Segment Start: Available data
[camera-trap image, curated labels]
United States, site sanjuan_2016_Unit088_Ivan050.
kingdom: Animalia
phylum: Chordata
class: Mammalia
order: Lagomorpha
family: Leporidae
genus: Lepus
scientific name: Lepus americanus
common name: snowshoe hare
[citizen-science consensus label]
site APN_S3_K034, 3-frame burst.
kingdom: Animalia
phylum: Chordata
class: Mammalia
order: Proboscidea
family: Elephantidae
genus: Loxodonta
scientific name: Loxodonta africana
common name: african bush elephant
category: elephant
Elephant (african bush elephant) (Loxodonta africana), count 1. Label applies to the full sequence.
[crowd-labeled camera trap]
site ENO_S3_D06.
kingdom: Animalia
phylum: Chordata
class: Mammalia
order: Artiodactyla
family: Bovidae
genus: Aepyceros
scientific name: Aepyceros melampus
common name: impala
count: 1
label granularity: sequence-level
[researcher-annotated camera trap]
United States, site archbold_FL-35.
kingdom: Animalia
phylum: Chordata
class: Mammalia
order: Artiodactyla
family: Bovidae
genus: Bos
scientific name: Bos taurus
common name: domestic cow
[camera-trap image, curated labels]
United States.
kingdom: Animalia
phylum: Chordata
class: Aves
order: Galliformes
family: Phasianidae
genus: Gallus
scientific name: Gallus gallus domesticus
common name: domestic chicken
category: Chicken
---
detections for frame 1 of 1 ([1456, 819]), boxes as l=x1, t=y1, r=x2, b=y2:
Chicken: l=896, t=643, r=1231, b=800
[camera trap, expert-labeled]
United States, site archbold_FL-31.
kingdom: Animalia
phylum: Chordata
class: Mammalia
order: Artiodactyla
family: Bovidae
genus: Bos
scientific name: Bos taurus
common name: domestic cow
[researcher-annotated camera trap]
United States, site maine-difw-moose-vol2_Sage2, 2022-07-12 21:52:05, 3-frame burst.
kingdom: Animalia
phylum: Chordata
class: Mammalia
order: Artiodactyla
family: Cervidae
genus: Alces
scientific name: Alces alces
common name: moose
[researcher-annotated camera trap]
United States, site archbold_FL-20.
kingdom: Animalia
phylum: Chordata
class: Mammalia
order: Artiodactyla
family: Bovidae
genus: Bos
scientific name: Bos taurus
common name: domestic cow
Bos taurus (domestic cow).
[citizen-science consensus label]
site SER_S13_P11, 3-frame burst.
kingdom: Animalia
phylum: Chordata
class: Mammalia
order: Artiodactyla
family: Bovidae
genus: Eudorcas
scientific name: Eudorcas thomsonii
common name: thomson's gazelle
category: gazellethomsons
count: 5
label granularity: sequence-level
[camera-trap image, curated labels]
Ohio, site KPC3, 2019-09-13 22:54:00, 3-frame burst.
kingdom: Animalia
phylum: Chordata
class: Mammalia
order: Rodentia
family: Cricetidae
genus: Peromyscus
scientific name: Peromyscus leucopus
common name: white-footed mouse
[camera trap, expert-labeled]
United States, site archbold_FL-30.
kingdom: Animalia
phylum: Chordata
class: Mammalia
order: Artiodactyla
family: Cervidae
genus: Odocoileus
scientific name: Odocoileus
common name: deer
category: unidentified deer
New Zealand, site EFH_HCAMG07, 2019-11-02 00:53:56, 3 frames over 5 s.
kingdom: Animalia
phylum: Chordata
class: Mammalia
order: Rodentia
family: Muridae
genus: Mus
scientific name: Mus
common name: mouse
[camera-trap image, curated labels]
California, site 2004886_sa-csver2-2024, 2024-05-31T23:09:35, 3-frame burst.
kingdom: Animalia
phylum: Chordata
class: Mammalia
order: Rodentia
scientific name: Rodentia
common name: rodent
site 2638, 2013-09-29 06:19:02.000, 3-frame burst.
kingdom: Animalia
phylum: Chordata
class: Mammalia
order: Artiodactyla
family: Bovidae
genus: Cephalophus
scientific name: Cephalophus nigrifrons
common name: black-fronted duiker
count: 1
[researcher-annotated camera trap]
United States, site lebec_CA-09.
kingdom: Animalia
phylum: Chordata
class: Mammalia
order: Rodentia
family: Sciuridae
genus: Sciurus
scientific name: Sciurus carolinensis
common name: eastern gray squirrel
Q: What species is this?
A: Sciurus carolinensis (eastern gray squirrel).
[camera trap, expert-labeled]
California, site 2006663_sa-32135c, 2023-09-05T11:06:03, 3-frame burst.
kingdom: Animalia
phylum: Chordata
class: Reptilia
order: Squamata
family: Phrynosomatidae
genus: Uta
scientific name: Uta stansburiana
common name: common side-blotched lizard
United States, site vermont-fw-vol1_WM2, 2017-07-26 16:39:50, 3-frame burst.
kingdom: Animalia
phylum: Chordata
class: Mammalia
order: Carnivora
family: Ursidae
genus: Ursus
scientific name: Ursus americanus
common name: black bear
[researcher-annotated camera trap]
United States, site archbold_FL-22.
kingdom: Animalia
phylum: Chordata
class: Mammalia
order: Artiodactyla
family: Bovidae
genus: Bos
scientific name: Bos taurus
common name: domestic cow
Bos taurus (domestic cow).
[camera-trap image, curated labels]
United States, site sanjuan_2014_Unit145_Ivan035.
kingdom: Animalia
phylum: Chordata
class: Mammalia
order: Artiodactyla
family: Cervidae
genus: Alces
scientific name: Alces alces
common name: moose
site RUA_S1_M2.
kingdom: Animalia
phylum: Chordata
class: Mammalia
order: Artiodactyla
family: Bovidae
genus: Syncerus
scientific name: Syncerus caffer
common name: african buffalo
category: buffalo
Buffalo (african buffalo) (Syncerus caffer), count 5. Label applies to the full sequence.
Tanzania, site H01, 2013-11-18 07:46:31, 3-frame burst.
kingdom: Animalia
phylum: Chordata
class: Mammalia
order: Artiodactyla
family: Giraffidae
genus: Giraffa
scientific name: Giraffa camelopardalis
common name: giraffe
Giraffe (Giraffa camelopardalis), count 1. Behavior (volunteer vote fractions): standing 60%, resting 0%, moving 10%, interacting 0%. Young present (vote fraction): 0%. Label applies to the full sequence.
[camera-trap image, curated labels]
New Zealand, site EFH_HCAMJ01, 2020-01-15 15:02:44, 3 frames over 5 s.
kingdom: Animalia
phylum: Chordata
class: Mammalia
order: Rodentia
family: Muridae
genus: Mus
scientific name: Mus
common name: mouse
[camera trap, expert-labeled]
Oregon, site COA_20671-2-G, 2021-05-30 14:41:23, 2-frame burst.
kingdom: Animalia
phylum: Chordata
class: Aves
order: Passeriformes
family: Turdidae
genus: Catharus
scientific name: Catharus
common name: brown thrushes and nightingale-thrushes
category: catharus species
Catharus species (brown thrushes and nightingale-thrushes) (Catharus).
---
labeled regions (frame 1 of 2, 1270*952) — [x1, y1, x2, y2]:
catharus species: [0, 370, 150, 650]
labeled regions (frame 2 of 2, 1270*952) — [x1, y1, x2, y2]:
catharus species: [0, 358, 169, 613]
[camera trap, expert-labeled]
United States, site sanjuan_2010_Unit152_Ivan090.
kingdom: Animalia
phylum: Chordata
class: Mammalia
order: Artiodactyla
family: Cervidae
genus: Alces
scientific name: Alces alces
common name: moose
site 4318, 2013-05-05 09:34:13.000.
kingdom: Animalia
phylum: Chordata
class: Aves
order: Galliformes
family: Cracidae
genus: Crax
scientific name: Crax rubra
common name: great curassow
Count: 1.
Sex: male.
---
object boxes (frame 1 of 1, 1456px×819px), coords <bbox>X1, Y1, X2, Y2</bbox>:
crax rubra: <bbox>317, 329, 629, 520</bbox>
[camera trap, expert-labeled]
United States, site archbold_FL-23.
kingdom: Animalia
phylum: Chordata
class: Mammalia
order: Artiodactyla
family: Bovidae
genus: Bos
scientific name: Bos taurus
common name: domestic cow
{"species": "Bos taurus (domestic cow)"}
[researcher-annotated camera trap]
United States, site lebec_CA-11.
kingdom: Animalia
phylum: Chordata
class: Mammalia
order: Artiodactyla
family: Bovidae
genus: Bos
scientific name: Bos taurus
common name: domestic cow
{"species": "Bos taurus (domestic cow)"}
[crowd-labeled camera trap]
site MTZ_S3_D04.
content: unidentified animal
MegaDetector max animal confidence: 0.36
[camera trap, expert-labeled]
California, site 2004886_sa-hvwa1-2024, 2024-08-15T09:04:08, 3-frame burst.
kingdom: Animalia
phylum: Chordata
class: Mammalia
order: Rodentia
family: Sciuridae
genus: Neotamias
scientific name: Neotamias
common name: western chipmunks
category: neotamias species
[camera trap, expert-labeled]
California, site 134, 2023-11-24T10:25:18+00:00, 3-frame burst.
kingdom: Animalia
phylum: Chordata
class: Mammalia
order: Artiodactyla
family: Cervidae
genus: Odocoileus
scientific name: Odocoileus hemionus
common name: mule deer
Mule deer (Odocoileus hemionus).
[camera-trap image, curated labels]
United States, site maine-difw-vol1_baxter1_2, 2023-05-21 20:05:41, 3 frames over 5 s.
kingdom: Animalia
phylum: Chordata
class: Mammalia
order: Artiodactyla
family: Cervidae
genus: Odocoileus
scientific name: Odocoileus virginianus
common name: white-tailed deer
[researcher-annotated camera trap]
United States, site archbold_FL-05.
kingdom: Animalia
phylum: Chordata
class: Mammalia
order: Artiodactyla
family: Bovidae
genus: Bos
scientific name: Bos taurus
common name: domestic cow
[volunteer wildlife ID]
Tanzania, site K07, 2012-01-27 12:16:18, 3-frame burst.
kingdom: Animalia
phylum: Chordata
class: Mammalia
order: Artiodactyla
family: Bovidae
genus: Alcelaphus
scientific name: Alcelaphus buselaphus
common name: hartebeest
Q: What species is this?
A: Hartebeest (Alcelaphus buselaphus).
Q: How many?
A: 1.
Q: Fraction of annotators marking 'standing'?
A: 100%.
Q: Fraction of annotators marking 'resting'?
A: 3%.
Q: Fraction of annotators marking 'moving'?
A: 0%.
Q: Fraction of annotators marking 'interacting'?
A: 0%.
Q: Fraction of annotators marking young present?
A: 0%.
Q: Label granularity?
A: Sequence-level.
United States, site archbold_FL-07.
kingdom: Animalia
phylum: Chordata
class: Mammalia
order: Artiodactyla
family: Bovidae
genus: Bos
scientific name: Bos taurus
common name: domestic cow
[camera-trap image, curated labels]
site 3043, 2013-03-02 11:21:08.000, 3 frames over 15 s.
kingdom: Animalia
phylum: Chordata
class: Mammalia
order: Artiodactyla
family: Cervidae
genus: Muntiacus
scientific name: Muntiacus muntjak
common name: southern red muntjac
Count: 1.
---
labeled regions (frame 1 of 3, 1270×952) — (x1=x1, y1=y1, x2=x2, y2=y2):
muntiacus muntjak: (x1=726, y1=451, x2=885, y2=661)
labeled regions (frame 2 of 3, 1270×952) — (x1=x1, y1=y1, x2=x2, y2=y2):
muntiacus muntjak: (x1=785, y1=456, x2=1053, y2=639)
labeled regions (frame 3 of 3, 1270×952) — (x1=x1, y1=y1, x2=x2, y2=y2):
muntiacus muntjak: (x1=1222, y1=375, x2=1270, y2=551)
Segment End: Available data
**What you need to do:** Scan the entries above for the line containing "category: buffalo", and copy it and all lines after it exactly, down to and including the line containing "scientific name: Giraffa camelopardalis".

**Response for this exercise:**
category: buffalo
Buffalo (african buffalo) (Syncerus caffer), count 5. Label applies to the full sequence.
Tanzania, site H01, 2013-11-18 07:46:31, 3-frame burst.
kingdom: Animalia
phylum: Chordata
class: Mammalia
order: Artiodactyla
family: Giraffidae
genus: Giraffa
scientific name: Giraffa camelopardalis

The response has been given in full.